Book Review: The Power by Naomi Alderman

Book Review: The Power by Naomi Alderman

Title: The Power
Author: Naomi Alderman
Genre: Science fiction, fantasy, dystopian
Publisher: Hachette Audio
Publication Date: October 2017
Format: Audiobook
Length: 12 hours

Rating:

Rating: 4 out of 5.

A friend of mine was reading The Power with her book club and reached out to recommend it to me as one she thought I’d like. I’m so grateful whenever people think of me while reading because more often than not, I find they’re spot on in finding me a book that’s enjoyable and that I might not have discovered on my own.

The Power was a fantastic book. It reads like a dystopian novel but is so aligned with actual societal issues that you very overtly feel the relevant social commentary. I found the characters to be flawed and fascinating, the plot to be full of tension and a degree of unpredictability, and the narration on audio was one of the best ones I’ve listened to yet. Most significantly though, I felt like this book left a real impression on me. I was thinking about the real-life parallels the whole time through as I listened and now, a week later, they’re still running through my head.

A book that doesn’t leave me the moment I’ve finished? I’d call it a very solid read, and an entertaining listen.


The Book: The Power by Naomi Alderman


The Power follows several core, main characters from various regions through a world very much like our own, with the exception that here, girls have come into a significant biological evolution that allows them to harness electricity through a skein in their skin. Each character, who are all women except for one man named Tunde who follows the change as a reporter travelling the world, demonstrates how this power dramatically changes their circumstances. They all go from women who are either abused, abandoned, or forced into inferior positions by men, to being the ones wielding disproportionate amounts of power over the men who had made their lives miserable. As the plot unfolds, it becomes clear that what initially seems like a small change to one sex’s abilities quickly flips society on its head.

As the women all find different ways to harness and own their power, the world begins to dramatically shift. Alderman uses these changes to explore aspects of human nature, societal discrimination and structure, and ultimately, power.

The Review


The Power unfolds over two parts. The first focuses on what would happen if women had unmatched physical power over men. How would that flip society on its head? How would that change these dynamics between genders that have been the subject of struggle and social upheaval for centuries?

In the second half of the novel, Alderman explores power dynamics more generally. Is it inevitable that a mismatch in power means that power will always be abused? Are people inherently cruel and it’s just a matter of who has the upper hand? Do we always devolve into cruel and abhorrent ways when there’s an option to do so without repercussions?
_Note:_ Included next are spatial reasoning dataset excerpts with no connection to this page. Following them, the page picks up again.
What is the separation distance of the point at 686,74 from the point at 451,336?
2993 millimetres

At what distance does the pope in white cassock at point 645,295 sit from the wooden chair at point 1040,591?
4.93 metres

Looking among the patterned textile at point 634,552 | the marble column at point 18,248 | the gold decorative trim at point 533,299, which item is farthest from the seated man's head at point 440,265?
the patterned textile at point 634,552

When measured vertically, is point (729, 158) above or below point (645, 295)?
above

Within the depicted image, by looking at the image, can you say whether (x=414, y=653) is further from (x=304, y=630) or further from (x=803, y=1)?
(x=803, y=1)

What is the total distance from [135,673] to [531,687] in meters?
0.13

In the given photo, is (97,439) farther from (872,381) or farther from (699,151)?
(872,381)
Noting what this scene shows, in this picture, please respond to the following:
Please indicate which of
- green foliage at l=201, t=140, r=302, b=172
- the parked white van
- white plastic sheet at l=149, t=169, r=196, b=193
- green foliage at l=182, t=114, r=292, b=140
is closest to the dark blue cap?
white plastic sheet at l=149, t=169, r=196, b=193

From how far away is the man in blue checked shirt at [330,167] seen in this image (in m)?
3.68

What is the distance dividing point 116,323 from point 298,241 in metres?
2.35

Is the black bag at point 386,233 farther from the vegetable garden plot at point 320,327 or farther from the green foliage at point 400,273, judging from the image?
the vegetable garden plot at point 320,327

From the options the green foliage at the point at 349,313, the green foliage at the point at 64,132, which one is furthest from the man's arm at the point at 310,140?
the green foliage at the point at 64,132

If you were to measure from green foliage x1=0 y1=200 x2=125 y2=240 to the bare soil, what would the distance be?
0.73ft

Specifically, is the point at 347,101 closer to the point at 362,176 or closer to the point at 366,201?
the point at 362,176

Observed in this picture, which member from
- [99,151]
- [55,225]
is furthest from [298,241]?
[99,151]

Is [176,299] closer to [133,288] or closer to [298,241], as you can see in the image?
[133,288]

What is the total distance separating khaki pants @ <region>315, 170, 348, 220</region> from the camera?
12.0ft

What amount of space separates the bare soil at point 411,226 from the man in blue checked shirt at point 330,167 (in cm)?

I did a lot of thinking while I was reading this book. In ways, as some of the more extreme events are unfolding, you want to think that things like this would never happen, that in this dystopian society, everything is just dialled up to 100 and people couldn’t be that cruel, but so much of the narrative parallels actual crimes, events, and systemic issues that women have faced for generations. The sexual assaults and manipulations feel horrific and jarring, but in reverse, women have been dealing with many of these exact scenarios for as long as anyone can remember. There are several particularly powerful references to “male genital mutilation” that seemed truly terrible, and yet they were also exact mirrors of what some women still face today.

Alderman creates this vicious world where women are out for vengeance and over time, they rewrite history altogether. They flip their masculine cultures on their head and reposition women as symbols of strength and power, but it takes a supernatural power imbalance for women to be able to pull it off. It’s shocking and also familiar in the worst ways, how much radicalism it can take to fight back against a history of misogyny and anti-feminist rhetoric. Of course, in The Power, it goes too far, and women swing over to serving as the new oppressors, but particularly in the first half of the book you’re acutely aware of just how much power it takes to begin to overthrow the patriarchal nature of the societies where women feel oppressed.

The other aspect I found well executed in this book was the demonstration of the biases inherent in historical recollections. So often, history is written by the victors, plagued with opinions masquerading as fact by the authors. The dialogue at the end of the book makes that clear as Neil tries to argue that it was possible that men were not always the “weaker sex” despite what their histories have recorded. He notes the presence of archaeological evidence and the absence of evidence that goes past what they refer to as the cataclysm, and it’s really interesting to see his female colleague poke holes in his theories and insist that it’s a preposterous and grandiose idea at best.

Alderman writes about oppression and gender in such a unique, direct way, using this kind of sensationalized reversal of history to make clear how outraged we should be with what’s been perpetrated in the name of power dynamics. I loved how this narrative played out, it was clever and interesting and had so much tension that I was hooked from the very start.

I would highly recommend this book to those interested in dystopian and sci-fi, with a heavy dose of power dynamics, politics, and gender discrimination. It was both entertaining and thought-provoking and it’s a premise that I think will stick with me.